--- BEGIN Recorded data ---

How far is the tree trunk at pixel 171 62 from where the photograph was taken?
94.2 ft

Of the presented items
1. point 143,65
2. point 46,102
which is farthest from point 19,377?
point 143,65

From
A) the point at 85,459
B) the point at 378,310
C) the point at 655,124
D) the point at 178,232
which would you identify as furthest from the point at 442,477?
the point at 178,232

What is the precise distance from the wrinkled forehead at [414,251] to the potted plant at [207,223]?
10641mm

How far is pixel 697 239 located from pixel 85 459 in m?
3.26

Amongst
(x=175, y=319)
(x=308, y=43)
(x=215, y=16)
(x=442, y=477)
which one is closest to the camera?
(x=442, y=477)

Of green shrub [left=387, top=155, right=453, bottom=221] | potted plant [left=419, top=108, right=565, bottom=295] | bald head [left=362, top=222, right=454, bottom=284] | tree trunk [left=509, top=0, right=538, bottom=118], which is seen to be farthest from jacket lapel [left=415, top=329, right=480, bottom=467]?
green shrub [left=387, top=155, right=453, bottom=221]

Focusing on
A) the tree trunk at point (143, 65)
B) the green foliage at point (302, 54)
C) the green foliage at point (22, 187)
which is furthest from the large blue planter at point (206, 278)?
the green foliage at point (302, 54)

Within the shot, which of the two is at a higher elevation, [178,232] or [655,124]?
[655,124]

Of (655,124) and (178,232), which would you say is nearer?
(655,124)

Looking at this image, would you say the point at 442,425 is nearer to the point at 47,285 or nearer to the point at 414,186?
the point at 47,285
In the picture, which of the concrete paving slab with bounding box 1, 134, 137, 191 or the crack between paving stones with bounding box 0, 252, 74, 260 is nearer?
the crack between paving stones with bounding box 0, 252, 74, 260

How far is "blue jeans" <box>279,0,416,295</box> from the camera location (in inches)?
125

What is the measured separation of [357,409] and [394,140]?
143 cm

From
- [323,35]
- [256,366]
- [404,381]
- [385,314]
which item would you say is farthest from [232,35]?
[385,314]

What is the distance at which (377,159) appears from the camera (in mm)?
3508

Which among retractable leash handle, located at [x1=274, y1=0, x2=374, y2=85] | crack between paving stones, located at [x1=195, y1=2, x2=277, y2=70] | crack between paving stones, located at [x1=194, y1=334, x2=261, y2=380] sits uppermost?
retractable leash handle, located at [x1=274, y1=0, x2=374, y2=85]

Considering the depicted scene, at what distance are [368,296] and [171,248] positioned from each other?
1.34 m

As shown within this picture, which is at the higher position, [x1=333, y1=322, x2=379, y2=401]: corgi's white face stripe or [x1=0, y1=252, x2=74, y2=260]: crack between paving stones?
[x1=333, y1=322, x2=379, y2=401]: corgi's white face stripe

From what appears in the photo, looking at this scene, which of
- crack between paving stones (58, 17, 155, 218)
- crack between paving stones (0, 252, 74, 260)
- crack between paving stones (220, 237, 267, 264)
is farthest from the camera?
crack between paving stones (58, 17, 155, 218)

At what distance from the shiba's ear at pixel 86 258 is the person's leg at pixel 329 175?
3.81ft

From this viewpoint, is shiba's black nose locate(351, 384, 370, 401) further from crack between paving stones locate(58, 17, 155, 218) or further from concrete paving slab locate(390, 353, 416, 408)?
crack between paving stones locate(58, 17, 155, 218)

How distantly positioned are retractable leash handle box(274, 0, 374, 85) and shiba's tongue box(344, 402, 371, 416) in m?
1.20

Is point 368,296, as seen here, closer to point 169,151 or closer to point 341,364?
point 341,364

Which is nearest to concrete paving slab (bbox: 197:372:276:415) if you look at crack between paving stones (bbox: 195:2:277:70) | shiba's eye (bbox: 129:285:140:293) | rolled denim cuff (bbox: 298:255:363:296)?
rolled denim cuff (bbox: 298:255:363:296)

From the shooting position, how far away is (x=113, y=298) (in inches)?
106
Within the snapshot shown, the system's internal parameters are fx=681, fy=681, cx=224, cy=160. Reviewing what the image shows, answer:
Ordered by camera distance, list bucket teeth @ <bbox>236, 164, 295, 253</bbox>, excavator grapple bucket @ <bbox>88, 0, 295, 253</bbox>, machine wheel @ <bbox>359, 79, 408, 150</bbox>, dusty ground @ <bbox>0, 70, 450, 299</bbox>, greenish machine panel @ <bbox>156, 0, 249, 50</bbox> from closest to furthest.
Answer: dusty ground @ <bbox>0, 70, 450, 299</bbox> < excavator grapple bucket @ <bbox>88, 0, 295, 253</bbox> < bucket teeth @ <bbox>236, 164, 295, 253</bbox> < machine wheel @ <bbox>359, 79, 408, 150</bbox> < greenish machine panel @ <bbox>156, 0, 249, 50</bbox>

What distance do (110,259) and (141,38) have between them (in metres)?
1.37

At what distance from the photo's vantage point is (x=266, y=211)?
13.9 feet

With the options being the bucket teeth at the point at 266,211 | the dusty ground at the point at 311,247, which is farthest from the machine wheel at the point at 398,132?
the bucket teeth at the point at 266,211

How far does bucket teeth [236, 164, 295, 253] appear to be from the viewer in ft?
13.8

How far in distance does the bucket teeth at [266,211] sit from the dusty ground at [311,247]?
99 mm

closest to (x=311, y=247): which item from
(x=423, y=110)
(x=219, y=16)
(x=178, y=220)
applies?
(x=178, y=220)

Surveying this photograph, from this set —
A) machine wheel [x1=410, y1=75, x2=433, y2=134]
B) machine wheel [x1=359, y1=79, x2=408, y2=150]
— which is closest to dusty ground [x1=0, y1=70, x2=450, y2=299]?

--- END Recorded data ---

Task statement:
Extract the whole listing, character for character.

Finished answer:
How far is the tree trunk at pixel 171 62 from where the photograph was taken?
94.2 ft

Of the presented items
1. point 143,65
2. point 46,102
which is farthest from point 19,377?
point 143,65

From
A) the point at 85,459
B) the point at 378,310
C) the point at 655,124
D) the point at 178,232
which would you identify as furthest from the point at 442,477?
the point at 178,232

What is the precise distance from the wrinkled forehead at [414,251] to the potted plant at [207,223]?
10641mm

How far is pixel 697 239 located from pixel 85 459 in m?
3.26

Amongst
(x=175, y=319)
(x=308, y=43)
(x=215, y=16)
(x=442, y=477)
which one is closest to the camera?
(x=442, y=477)

Of green shrub [left=387, top=155, right=453, bottom=221] | potted plant [left=419, top=108, right=565, bottom=295] | bald head [left=362, top=222, right=454, bottom=284] | tree trunk [left=509, top=0, right=538, bottom=118], which is seen to be farthest from jacket lapel [left=415, top=329, right=480, bottom=467]?
green shrub [left=387, top=155, right=453, bottom=221]

Focusing on
A) the tree trunk at point (143, 65)
B) the green foliage at point (302, 54)
C) the green foliage at point (22, 187)
which is furthest from the large blue planter at point (206, 278)?
the green foliage at point (302, 54)

Within the shot, which of the two is at a higher elevation, [178,232] or [655,124]?
[655,124]

Of (655,124) and (178,232), which would you say is nearer?
(655,124)

Looking at this image, would you say the point at 442,425 is nearer to the point at 47,285 or nearer to the point at 414,186?
the point at 47,285
In the picture, which of the concrete paving slab with bounding box 1, 134, 137, 191 or the crack between paving stones with bounding box 0, 252, 74, 260 is nearer?
the crack between paving stones with bounding box 0, 252, 74, 260

How far is "blue jeans" <box>279,0,416,295</box> from the camera location (in inches)?
125

What is the measured separation of [357,409] and [394,140]?
143 cm

From
- [323,35]
- [256,366]
- [404,381]
- [385,314]
which item would you say is farthest from [232,35]?
[385,314]

What is the distance at which (377,159) appears from the camera (in mm)?
3508

Which among retractable leash handle, located at [x1=274, y1=0, x2=374, y2=85] | crack between paving stones, located at [x1=195, y1=2, x2=277, y2=70] | crack between paving stones, located at [x1=194, y1=334, x2=261, y2=380] sits uppermost?
retractable leash handle, located at [x1=274, y1=0, x2=374, y2=85]

Considering the depicted scene, at what distance are [368,296] and [171,248] positioned from each other?
1.34 m

As shown within this picture, which is at the higher position, [x1=333, y1=322, x2=379, y2=401]: corgi's white face stripe or [x1=0, y1=252, x2=74, y2=260]: crack between paving stones?
[x1=333, y1=322, x2=379, y2=401]: corgi's white face stripe

From what appears in the photo, looking at this scene, which of
- crack between paving stones (58, 17, 155, 218)
- crack between paving stones (0, 252, 74, 260)
- crack between paving stones (220, 237, 267, 264)
is farthest from the camera?
crack between paving stones (58, 17, 155, 218)

At what distance from the shiba's ear at pixel 86 258 is the person's leg at pixel 329 175?
3.81ft

From this viewpoint, is shiba's black nose locate(351, 384, 370, 401) further from crack between paving stones locate(58, 17, 155, 218) or further from concrete paving slab locate(390, 353, 416, 408)?
crack between paving stones locate(58, 17, 155, 218)

How distantly positioned are retractable leash handle box(274, 0, 374, 85) and shiba's tongue box(344, 402, 371, 416) in m?
1.20

Is point 368,296, as seen here, closer to point 169,151 or closer to point 341,364?
point 341,364

Which is nearest to concrete paving slab (bbox: 197:372:276:415) if you look at crack between paving stones (bbox: 195:2:277:70) | shiba's eye (bbox: 129:285:140:293) | rolled denim cuff (bbox: 298:255:363:296)?
rolled denim cuff (bbox: 298:255:363:296)

From the shooting position, how far away is (x=113, y=298) (in inches)?
106
Within the snapshot shown, the system's internal parameters are fx=681, fy=681, cx=224, cy=160. Reviewing what the image shows, answer:
Ordered by camera distance, list bucket teeth @ <bbox>236, 164, 295, 253</bbox>, excavator grapple bucket @ <bbox>88, 0, 295, 253</bbox>, machine wheel @ <bbox>359, 79, 408, 150</bbox>, dusty ground @ <bbox>0, 70, 450, 299</bbox>, greenish machine panel @ <bbox>156, 0, 249, 50</bbox> from closest to furthest.
Answer: dusty ground @ <bbox>0, 70, 450, 299</bbox> < excavator grapple bucket @ <bbox>88, 0, 295, 253</bbox> < bucket teeth @ <bbox>236, 164, 295, 253</bbox> < machine wheel @ <bbox>359, 79, 408, 150</bbox> < greenish machine panel @ <bbox>156, 0, 249, 50</bbox>

What distance do (110,259) and (141,38) have between them (in metres)?
1.37

At what distance from the photo's vantage point is (x=266, y=211)?
13.9 feet

With the options being the bucket teeth at the point at 266,211 | the dusty ground at the point at 311,247, which is farthest from the machine wheel at the point at 398,132?
the bucket teeth at the point at 266,211

How far does bucket teeth [236, 164, 295, 253] appear to be from the viewer in ft?
13.8

How far in distance does the bucket teeth at [266,211] sit from the dusty ground at [311,247]?
99 mm

closest to (x=311, y=247): which item from
(x=423, y=110)
(x=219, y=16)
(x=178, y=220)
applies?
(x=178, y=220)

Surveying this photograph, from this set —
A) machine wheel [x1=410, y1=75, x2=433, y2=134]
B) machine wheel [x1=359, y1=79, x2=408, y2=150]
— which is closest to dusty ground [x1=0, y1=70, x2=450, y2=299]?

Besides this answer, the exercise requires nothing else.